**** Data to process
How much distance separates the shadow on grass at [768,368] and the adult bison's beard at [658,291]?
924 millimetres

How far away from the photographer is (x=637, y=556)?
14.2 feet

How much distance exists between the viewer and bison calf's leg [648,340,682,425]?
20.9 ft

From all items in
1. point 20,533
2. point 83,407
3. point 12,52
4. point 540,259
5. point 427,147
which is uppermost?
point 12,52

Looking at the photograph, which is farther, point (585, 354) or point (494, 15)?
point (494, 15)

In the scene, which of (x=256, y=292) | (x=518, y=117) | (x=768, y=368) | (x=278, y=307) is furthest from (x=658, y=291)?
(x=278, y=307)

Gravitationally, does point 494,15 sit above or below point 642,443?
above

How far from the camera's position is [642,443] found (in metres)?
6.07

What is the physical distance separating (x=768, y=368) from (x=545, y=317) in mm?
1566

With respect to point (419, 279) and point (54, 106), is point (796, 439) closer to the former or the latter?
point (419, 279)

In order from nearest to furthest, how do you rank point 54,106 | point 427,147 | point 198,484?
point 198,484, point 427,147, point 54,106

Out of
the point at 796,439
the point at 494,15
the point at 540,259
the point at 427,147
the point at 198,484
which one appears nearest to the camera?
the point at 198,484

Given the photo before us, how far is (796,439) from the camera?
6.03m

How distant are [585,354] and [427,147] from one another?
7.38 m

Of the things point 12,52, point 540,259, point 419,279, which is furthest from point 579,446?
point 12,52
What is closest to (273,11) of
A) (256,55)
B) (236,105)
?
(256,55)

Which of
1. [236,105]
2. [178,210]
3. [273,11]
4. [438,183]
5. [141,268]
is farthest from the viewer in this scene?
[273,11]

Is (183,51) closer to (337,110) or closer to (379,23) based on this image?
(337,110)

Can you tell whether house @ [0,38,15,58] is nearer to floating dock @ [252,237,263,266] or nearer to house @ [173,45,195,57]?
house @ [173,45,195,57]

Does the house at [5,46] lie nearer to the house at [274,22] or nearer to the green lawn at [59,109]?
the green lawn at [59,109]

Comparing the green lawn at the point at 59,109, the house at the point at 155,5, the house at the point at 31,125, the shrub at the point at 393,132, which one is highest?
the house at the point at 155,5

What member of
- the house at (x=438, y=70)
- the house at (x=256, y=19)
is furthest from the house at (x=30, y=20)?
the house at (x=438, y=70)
********
◆ What the task requires: Render the lines from the one containing "Does the house" through the end of the rows as a Markdown table with the columns Number and Line, omitting blank lines.

◆ Solution for this task:
| Number | Line |
|---|---|
| 1 | Does the house at [5,46] lie nearer to the house at [274,22] or nearer to the green lawn at [59,109]? |
| 2 | the green lawn at [59,109] |
| 3 | Comparing the green lawn at the point at 59,109, the house at the point at 155,5, the house at the point at 31,125, the shrub at the point at 393,132, which one is highest? |
| 4 | the house at the point at 155,5 |
| 5 | What member of |
| 6 | - the house at (x=438, y=70) |
| 7 | - the house at (x=256, y=19) |
| 8 | is furthest from the house at (x=30, y=20)? |
| 9 | the house at (x=438, y=70) |